Por fim, ele prometeu muito esforço para enquadrar sua interpretação em
meu pedido. E andou, realmente tentando. Até mesmo no ensaio geral percebi que
ele tinha evoluído, e o que estava fazendo já era satisfatório.
Em noite de estréia sempre peço que atores e atrizes cheguem ao teatro
uma hora antes, para o último laboratório e a meia hora de concentração.
Quando Pedro chegou, senti uma dor aguda que me pareceu no baço, uma dor
que me repuxou o lado esquerdo do baixo ventre. Ele entrou no saguão olhando
para o infinito e com um sorriso esboçado com tanto tédio que todos começamos a
cochichar. Deu a mão a todos da companhia e pareceu muito admirado pelo fato de
ninguém ter-se curvado em sinal de respeito.
Deitados na coxia, pedi que todos fechassem os olhos e mentalizassem as
personagens que representariam. Era um exercício comum, com que a gente de
teatro está perfeitamente acostumada. Durante o exercício, reparei que Pedro estava
muito pálido e executava uns gestos que não eram dele, como repuxar um dos
braços, mover a cabeça para um lado e outro. Cheguei caminhando com pés de
silêncio até perto dele. Sua respiração era arquejante e suas pálpebras
tremiam. No fim do exercício eu estava convencido de que Pedro estava sofrendo
muito, atacado, talvez, de alguma doença.

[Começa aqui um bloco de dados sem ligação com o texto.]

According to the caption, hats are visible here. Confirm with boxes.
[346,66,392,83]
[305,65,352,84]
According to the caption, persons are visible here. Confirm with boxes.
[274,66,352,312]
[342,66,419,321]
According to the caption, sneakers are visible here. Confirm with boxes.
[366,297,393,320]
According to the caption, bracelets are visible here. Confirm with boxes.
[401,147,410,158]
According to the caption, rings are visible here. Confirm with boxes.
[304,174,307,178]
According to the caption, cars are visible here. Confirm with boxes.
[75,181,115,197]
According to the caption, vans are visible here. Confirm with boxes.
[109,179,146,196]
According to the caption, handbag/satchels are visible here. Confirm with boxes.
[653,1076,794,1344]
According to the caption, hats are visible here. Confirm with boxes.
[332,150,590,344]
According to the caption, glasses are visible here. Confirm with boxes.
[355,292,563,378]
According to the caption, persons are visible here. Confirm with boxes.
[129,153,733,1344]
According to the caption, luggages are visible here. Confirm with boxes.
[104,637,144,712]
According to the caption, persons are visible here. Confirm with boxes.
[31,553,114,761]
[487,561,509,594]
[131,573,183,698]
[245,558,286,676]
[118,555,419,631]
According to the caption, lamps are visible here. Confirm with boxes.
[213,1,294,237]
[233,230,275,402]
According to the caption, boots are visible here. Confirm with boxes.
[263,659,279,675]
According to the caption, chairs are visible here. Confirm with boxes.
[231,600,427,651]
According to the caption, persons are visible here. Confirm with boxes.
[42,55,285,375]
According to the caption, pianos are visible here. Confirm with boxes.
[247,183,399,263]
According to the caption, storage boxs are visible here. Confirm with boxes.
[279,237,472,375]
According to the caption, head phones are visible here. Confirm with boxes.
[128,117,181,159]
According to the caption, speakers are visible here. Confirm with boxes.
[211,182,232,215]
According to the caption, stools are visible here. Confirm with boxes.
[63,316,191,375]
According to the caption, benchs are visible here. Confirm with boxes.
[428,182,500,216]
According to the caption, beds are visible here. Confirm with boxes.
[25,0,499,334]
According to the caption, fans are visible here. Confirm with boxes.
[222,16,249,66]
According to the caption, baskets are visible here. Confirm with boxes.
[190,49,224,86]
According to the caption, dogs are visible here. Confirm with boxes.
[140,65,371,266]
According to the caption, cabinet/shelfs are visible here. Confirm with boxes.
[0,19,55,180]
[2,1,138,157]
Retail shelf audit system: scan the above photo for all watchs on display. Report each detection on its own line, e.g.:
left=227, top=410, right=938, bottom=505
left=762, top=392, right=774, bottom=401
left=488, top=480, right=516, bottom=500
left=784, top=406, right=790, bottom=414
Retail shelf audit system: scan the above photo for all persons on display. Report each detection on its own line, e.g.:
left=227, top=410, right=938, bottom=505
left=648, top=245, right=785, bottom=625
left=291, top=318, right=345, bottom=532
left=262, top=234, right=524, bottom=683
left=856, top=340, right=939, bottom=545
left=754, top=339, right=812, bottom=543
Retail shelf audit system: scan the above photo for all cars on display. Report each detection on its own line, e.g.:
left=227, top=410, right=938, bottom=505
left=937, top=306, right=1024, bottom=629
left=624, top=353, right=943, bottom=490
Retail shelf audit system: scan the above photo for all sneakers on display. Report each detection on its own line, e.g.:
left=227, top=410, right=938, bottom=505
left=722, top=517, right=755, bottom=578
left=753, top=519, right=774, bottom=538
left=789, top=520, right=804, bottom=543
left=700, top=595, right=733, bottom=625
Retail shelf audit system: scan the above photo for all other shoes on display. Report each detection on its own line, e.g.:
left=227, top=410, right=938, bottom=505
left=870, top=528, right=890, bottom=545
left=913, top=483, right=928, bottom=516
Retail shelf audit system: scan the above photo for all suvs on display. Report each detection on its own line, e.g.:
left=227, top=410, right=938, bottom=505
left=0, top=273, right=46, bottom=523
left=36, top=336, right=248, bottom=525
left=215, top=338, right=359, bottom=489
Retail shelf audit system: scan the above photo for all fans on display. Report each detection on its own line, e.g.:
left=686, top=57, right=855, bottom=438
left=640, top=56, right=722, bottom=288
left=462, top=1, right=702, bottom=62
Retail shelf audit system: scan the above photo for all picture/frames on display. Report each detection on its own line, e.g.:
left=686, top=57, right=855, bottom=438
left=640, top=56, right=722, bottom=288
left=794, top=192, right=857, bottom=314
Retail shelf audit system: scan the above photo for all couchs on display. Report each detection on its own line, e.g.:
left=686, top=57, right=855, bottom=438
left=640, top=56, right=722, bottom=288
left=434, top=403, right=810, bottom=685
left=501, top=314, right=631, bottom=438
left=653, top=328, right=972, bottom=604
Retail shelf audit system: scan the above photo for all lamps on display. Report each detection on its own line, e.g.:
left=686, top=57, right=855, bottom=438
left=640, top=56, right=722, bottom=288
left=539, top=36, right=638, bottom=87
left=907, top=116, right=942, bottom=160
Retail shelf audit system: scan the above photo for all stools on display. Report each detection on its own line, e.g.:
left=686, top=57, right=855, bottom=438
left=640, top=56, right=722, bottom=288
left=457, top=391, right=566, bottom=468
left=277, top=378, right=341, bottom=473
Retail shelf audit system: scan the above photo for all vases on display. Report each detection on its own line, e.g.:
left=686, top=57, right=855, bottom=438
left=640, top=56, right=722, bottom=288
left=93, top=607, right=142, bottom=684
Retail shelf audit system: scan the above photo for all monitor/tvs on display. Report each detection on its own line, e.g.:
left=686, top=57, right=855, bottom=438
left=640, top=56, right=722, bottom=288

Antes do relaxamento, chamei Pedro a um canto e lhe perguntei se se sentia
bem. Com a dignidade e a calma de quem transcendeu sua condição terrena, Pedro
me respondeu que não, não estava bem, que recebera à tarde a notícia de que sua
filha Leopoldina tinha morrido na Áustria.
Tentei entender aquilo tudo como uma brincadeira e meia hora depois
estávamos com o pano de boca aberto recebendo os primeiros aplausos. Consegui
manter-me discreto e não comentei com os outros a impressão que me dominava.
Nosso desempenho foi um sucesso, apesar do estranho imperador que Pedro
representou. Na verdade, sua figura etérea agradou muito ao público.
No fim do espetáculo, corremos todos para os respectivos camarins, pois
tínhamos de nos desfazer daquelas roupas para o jantar de comemoração.
Vestido como estava, e com um semblante carregado de tristeza, Pedro
despediu-se de nós, dizendo que precisava dormir cedo, pois na manhã seguinte
embarcava para Viena.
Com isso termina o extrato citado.